-- Provided text start --

Waters of worldly ways can dilute your faith’s flavor

Thoroughly enjoying teaching the adults at our church here on the Bolivar Peninsula in our Sunday school hour, we have recently delved into the subjects of salt and light. Common enough sounding topics, but so much information is contained therein that we have had long discussions, wonderful illustrations from real life, and many opportunities to ask questions and to offer opinions. This is what good, quality teaching is all about, in my opinion. It is not necessarily one “expert” standing and giving his or her opinion for hours on end. Instead, it is about learning, truly learning, and enjoying the process as it happens and making the topic interesting enough so that people dig out other material on their own time and in their own way. The brave ones come back to class to share what they’ve found.

We began with verses found in Matthew, Chapter 5, where we read, beginning in Verse 13, “Ye are the salt of the earth, but if the salt has lost its savor or strength, wherewith shall it be salted? It is thenceforth good for nothing, but to be cast out, and to be trodden under foot of men. Ye are the light of the world. A city that is set on a hill cannot be hid. Neither do men light a candle and put it under a bushel, but on a candlestick, so it giveth light unto all that are in the house. Let you light so shine before men that they may see your good works, and glorify your Father which is in Heaven” (Verses 13-16).

-- Provided text end --

▸ **Work to complete**:
a: Return the stretch from "Waters of worldly" through "what they’ve found." in the column on salt and light, word for word.
b: Carry the column on salt and light forward from its final sentence.

-- Stored data start --

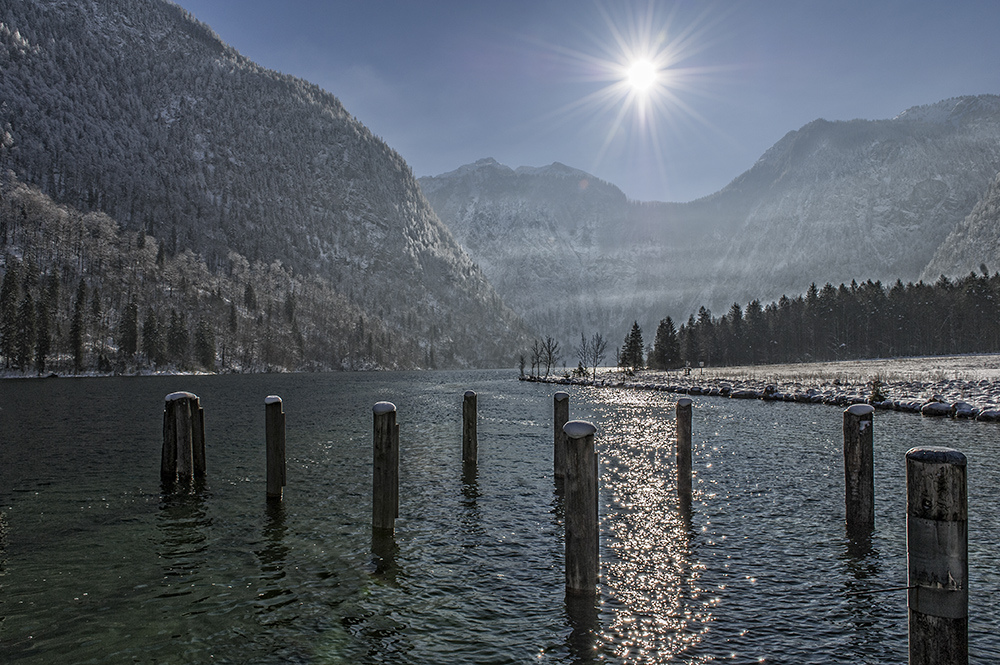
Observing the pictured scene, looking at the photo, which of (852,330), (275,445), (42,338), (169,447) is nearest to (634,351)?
(852,330)

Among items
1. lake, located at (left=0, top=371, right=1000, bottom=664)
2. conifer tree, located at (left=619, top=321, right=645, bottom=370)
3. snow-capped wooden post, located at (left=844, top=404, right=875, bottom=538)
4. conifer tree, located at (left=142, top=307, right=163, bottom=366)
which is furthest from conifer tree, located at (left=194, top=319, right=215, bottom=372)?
snow-capped wooden post, located at (left=844, top=404, right=875, bottom=538)

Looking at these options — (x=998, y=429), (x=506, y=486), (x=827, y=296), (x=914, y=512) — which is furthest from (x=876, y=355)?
(x=914, y=512)

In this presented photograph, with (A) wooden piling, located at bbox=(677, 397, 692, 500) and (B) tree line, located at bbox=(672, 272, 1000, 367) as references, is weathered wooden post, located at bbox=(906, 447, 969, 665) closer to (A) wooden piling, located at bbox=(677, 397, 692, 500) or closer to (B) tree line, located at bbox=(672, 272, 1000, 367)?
(A) wooden piling, located at bbox=(677, 397, 692, 500)

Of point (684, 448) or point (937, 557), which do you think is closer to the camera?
point (937, 557)

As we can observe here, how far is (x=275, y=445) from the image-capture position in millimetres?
15391

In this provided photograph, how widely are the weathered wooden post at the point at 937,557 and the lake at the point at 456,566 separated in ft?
6.86

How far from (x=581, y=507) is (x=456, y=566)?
12.4ft

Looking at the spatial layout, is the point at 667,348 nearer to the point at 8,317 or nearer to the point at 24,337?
the point at 24,337

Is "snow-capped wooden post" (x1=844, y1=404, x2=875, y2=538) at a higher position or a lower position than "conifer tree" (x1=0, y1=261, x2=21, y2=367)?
lower

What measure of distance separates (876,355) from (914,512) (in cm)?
13986

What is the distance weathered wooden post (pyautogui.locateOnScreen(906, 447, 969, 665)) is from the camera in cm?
557

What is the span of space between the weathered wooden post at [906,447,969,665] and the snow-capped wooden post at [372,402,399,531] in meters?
9.22

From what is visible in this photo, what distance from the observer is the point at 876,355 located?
120 metres

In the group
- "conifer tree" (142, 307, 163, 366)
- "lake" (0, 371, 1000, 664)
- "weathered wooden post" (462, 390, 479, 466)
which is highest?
"conifer tree" (142, 307, 163, 366)
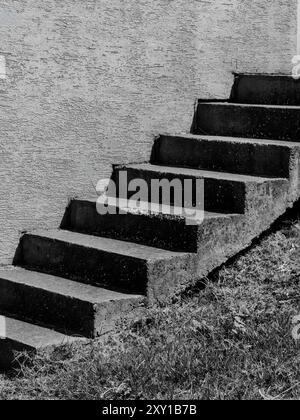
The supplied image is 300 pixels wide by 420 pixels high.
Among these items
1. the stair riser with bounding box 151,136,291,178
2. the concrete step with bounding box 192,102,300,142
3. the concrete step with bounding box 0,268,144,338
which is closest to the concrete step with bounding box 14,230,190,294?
the concrete step with bounding box 0,268,144,338

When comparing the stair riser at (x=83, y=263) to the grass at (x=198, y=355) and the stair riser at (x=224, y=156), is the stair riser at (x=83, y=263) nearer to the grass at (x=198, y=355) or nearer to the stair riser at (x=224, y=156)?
the grass at (x=198, y=355)

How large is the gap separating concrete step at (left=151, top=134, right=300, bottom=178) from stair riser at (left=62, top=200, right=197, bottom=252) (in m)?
0.84

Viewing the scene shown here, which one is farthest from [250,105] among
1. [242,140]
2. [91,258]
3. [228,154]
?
[91,258]

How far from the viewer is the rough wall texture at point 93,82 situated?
235 inches

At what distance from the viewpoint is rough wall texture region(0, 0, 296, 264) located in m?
5.97

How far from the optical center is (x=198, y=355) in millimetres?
4746

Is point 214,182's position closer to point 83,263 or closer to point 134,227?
point 134,227

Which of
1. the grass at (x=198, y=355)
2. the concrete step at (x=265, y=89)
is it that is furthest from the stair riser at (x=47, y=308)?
the concrete step at (x=265, y=89)

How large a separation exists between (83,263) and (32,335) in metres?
0.72

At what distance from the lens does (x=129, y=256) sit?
5.48 m

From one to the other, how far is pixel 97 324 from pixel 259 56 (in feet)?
10.7

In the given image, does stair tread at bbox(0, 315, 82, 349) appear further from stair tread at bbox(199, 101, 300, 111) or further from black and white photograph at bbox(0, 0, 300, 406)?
stair tread at bbox(199, 101, 300, 111)
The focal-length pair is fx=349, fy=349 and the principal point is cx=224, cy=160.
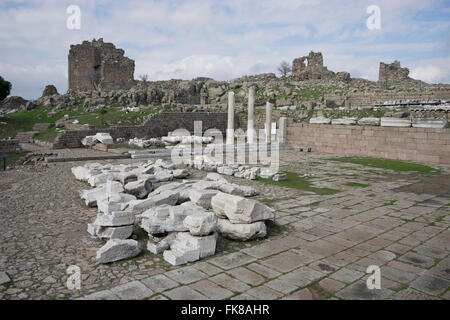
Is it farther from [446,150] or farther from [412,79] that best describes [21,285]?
[412,79]

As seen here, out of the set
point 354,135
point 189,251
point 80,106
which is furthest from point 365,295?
→ point 80,106

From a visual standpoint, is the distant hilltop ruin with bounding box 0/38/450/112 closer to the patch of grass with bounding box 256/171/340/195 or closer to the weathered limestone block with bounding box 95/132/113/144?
the weathered limestone block with bounding box 95/132/113/144

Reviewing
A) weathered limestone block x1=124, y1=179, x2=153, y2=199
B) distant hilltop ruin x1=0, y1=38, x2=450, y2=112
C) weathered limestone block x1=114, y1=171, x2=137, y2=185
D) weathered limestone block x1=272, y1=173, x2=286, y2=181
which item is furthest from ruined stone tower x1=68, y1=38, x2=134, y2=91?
weathered limestone block x1=124, y1=179, x2=153, y2=199

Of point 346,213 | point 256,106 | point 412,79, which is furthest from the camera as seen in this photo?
point 412,79

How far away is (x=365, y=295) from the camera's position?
391cm

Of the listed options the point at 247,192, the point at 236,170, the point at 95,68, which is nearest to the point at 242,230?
the point at 247,192

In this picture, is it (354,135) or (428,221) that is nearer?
(428,221)

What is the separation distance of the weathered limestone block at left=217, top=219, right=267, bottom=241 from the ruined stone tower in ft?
128

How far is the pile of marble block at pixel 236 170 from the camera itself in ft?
36.9

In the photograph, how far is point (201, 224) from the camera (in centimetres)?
504

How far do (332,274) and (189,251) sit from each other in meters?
1.91

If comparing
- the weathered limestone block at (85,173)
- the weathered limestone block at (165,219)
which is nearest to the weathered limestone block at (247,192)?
the weathered limestone block at (165,219)

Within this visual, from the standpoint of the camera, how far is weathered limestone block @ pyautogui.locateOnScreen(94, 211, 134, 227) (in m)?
5.45
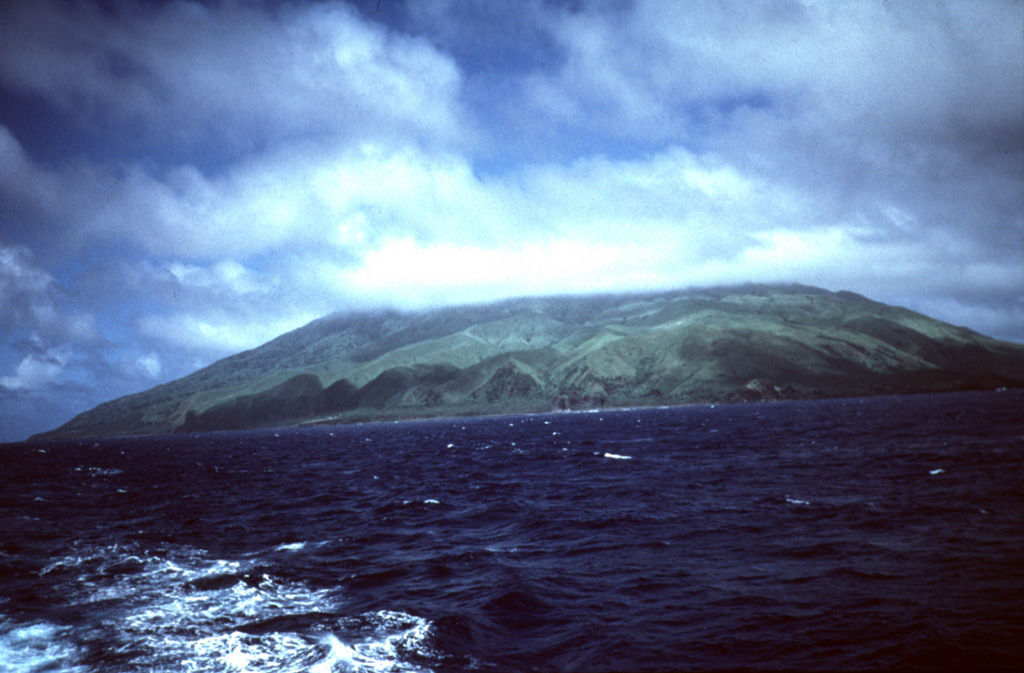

-- Stored data end --

▸ **Task results**:
a:
Waters of worldly ways can dilute your faith’s flavor

Thoroughly enjoying teaching the adults at our church here on the Bolivar Peninsula in our Sunday school hour, we have recently delved into the subjects of salt and light. Common enough sounding topics, but so much information is contained therein that we have had long discussions, wonderful illustrations from real life, and many opportunities to ask questions and to offer opinions. This is what good, quality teaching is all about, in my opinion. It is not necessarily one “expert” standing and giving his or her opinion for hours on end. Instead, it is about learning, truly learning, and enjoying the process as it happens and making the topic interesting enough so that people dig out other material on their own time and in their own way. The brave ones come back to class to share what they’ve found.

b:
Considering table salt is, we will begin with the fact that it is a mineral. Salt is known as sodium chloride (NaCI) and is the combination of one sodium ion and one chloride ion. Salt is 40 percent sodium and 60 percent chloride by weight. We know that salt enhances the flavor of food, preserves food, helps to regulate and control normal body functions, and acts as a building block for more complex chemicals. Interestingly, salt is the only rock eaten regularly by humans.

According to material published by the Salt Institute, seawater contains on average 2.7 percent of salt by weight. Try telling that to a toddler playing in the ocean who has just gotten his first big mouthful of salty water by diving into a spiraling wave. That can seem like it is 100 percent salty, and when it goes up your nostrils or gets in your eyes, the effect can last for minutes on end.

The verses we read are interesting in the fact that they speak of Christians “losing the flavor” of the salt in the world in which they live. My husband asked in class, “How does that happen?” I did not readily have a good answer, so I started searching.

From a chemical prospective, a chemical reaction must occur, if we are speaking of table salt, and for this illustration, we will be. Salt is a stable substance and the chemical bond is very tight. Sodium and chlorine are happy to become one and share their electron. One writer said that they are much like the happily married couple that really loves to be married.

All of the writers I followed agreed that for salt, as we know it, to lose its pungent saltiness, or change its physical composition, it would have to be diluted in water because it is non-reactive in its crystalline form. Or electricity would have to be introduced to force the sodium chloride into its ionic components, thereby changing its chemical composition.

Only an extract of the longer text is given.